Today, the first thing anybody remembers about the Senate impeachment hearings, chaired by Democrat Sam Ervine, is ranking Republican member Baker posing to a witness the now legendary question: What did the President know, and when did he know it?

Compare and contrast with the public statement of Senator Lamar Alexander (R), Tennessee, delivered in the dead of night via 15 posts on Twitter, laying out why he’ll be casting his crucial swing vote against calling witnesses in Trump’s impeachment trial – here’s the final missive:

I can spare you the trouble of reading the rest of it, which boils down to a few astonishing sentences. First, there is no need to hear any more evidence, because the Democrats have already proved their case. Trump obviously did everything they say he did. It was wrong. It’s not impeachable, though, and the second Article of Impeachment, obstruction of Congress, is, indeed, frivolous. There’s an election in November. So let the people decide, he concludes, apparently forgetting that trying to rig that electoral decision is why Trump was impeached in the first place.

Frivolous. That’s what enraged me the most. Obstruction of Congress is a frivolous complaint.

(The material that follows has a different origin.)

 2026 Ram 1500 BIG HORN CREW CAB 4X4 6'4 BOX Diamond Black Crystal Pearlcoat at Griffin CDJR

We all knew this was going to happen. It’s silly, arguably, to be taken aback; but I think what shocks the conscience is not so much the extent to which the Republican Party has obviously capitulated to Trumpism, as it is the untroubled frankness with which they’re willing to say it out loud, for posterity, as if the position they’ve taken isn’t just positively sinful, but borderline insane. These GOP Senators seem not merely craven and duplicitous, but mesmerized, as if drugged and brainwashed into joining the Trump cult. You half expect them to show up in scarlet robes trimmed in ermine, with Dear Leader’s portrait on the back and Vivat Trump written in fancy script across the front. They seem actually to believe the shit they’re shovelling. It’s like they’ve all done a stint in some sort of Khmer Rouge-style Cambodian re-education camp. To admit to everything but assert that none of Trump’s actions “meet the high bar of impeachment” is so ludicrous it’s nuts. Taken at face value, this means that Alexander would agree that Clinton’s impeachment, for lying under oath about an extra-marital affair that had nothing to do with the execution of his office, was wholly misguided (surely a heresy even to the modern GOP), and that the Watergate business, while clearly fraught with wrongdoing, wasn’t impeachable either.

This goes beyond jury nullification. This is the jury purporting to change the law so that the crime becomes legal.

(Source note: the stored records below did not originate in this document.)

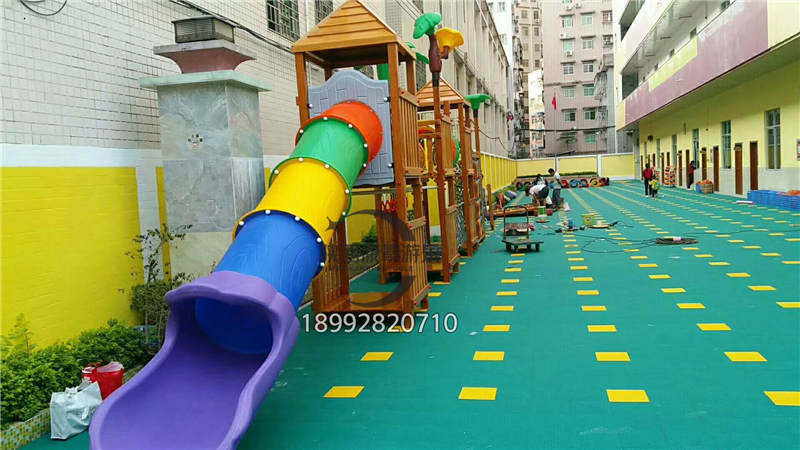 幼兒園木質(zhì)滑梯 幼兒園木質(zhì)滑梯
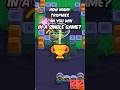 MOST TROPHIES IN ONE GAME! #brawlstars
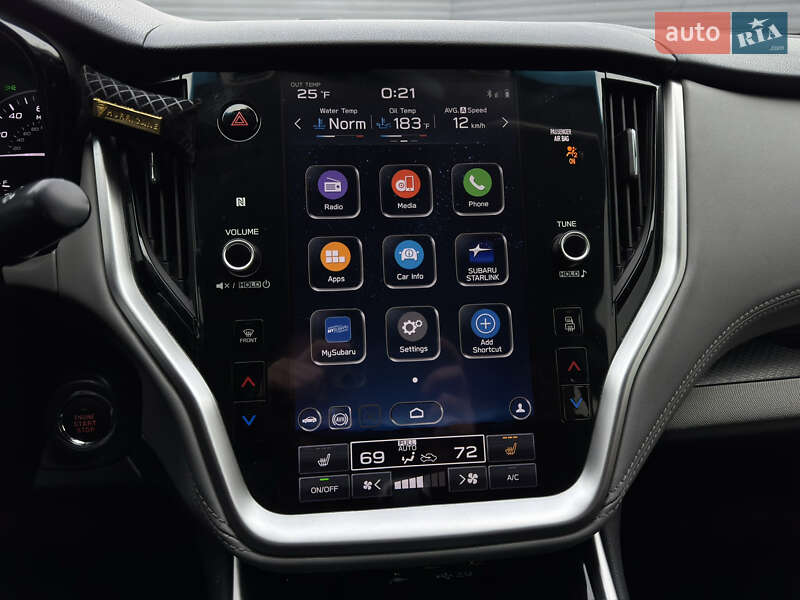 Седан Subaru Legacy 2021 в Запоріжжі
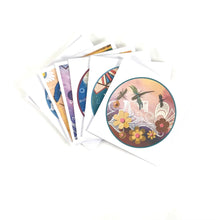 Load image into Gallery viewer, Winged Friends Card Set- Set of 6-Indian Pueblo Store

This is all the more disheartening when one considers that Alexander is retiring, and presumably has nothing left to fear from Donald’s mean tweets, or the wrath of the GOP donor class. He doesn’t want the job, and doesn’t need the money. Is it that he’s looking forward to the sort of cushy jobs that GOP retirees tend to land when they leave office, courtesy of the grateful paymasters that put them there in the first place? Is it just venality and cowardice? Or is it something more, something even worse? Does he really not see that he, personally, is gutting the Constitution and abetting his nation’s appallingly rapid slide towards authoritarianism and lawless white minority rule? Is he oblivious to the inevitable judgment of history? Does he not know that the only thing anybody will ever remember now about his many years of public service is this final corrupt surrender to the crazed orange despot?

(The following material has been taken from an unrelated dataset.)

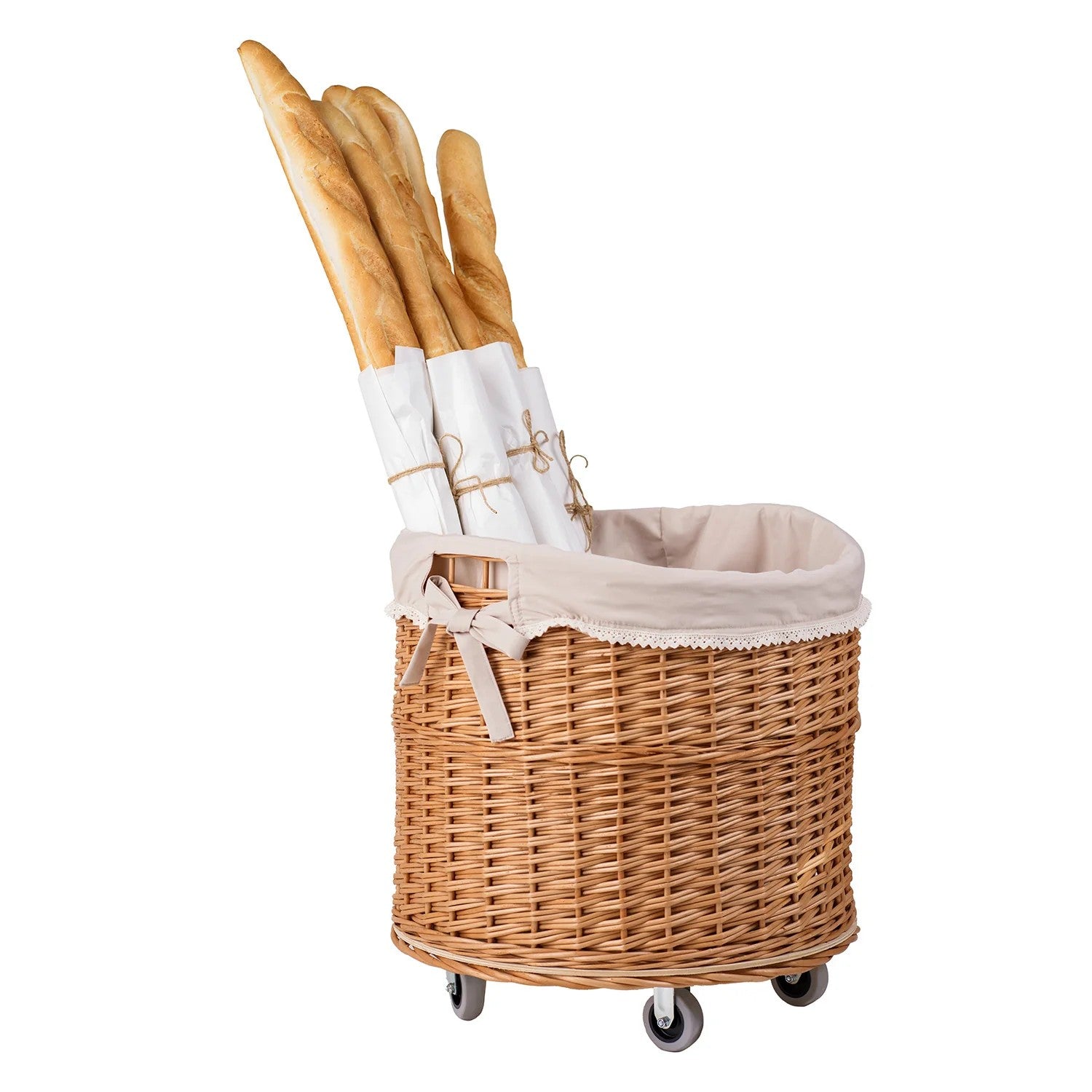 Wicker Storage Basket Caros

He was Governor of his home State before joining the Senate. He served as a Senator for 18 years. He was known as a centrist, a moderate, a promoter of bipartisan comity in the upper chamber. Now this. Even though we expected it, knew it was coming one way or another, still, the abject surrender defies understanding. The most depressing part? He considered the former Senate Republican from his own Tennessee, Howard Baker, to be his political mentor. Here they are together, the two on the right, in 2007:

I guess it’s a small mercy in the midst of all this is that Howard isn’t around to see it, and suffer the heartbreak of learning what his erstwhile protégé has done.